- GIVEN INSTRUCTION
Copy the lines word for word, starting at the line with "What is the distance from" and ending with the line with "Answer: point 570,350", both included.

- ITEMS
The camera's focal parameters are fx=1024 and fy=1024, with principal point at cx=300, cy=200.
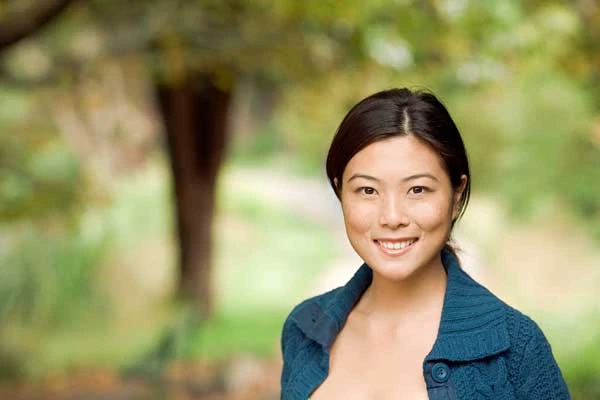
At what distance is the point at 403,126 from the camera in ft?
6.61

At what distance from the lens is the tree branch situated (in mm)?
4359

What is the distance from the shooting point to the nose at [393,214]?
199 centimetres

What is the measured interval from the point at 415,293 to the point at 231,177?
Answer: 494 inches

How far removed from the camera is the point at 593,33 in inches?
232

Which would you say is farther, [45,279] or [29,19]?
[45,279]

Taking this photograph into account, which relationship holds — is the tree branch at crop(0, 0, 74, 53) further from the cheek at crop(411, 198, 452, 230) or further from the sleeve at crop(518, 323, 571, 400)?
the sleeve at crop(518, 323, 571, 400)

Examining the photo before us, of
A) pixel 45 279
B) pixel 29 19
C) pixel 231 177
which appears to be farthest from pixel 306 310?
pixel 231 177

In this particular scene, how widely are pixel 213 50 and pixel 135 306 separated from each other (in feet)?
13.4

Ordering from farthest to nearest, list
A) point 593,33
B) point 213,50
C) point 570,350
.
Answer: point 570,350 < point 213,50 < point 593,33

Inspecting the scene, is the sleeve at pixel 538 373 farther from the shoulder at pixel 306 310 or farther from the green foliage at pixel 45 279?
the green foliage at pixel 45 279

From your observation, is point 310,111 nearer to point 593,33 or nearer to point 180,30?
point 180,30

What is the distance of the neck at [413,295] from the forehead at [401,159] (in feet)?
0.76

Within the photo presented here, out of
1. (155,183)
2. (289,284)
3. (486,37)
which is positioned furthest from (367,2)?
(155,183)

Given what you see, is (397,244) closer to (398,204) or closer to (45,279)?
(398,204)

- CORRECT OUTPUT
What is the distance from the shooting point to the nose at [393,214]?
199 centimetres

What is the measured interval from the point at 415,293 to the point at 231,177?
Answer: 494 inches

How far removed from the camera is the point at 593,33 in inches?
232

Which would you say is farther, [45,279] or [29,19]?
[45,279]

Taking this photograph into account, which relationship holds — is the tree branch at crop(0, 0, 74, 53) further from the cheek at crop(411, 198, 452, 230) or further from the sleeve at crop(518, 323, 571, 400)?
the sleeve at crop(518, 323, 571, 400)

Examining the photo before us, of
A) pixel 45 279
B) pixel 29 19
C) pixel 231 177
which appears to be farthest from pixel 306 310?
pixel 231 177

In this particular scene, how widely are pixel 213 50 and pixel 135 306 separated from each other (in feet)?
13.4

Ordering from farthest to nearest, list
A) point 593,33
B) point 213,50
C) point 570,350
.
Answer: point 570,350 < point 213,50 < point 593,33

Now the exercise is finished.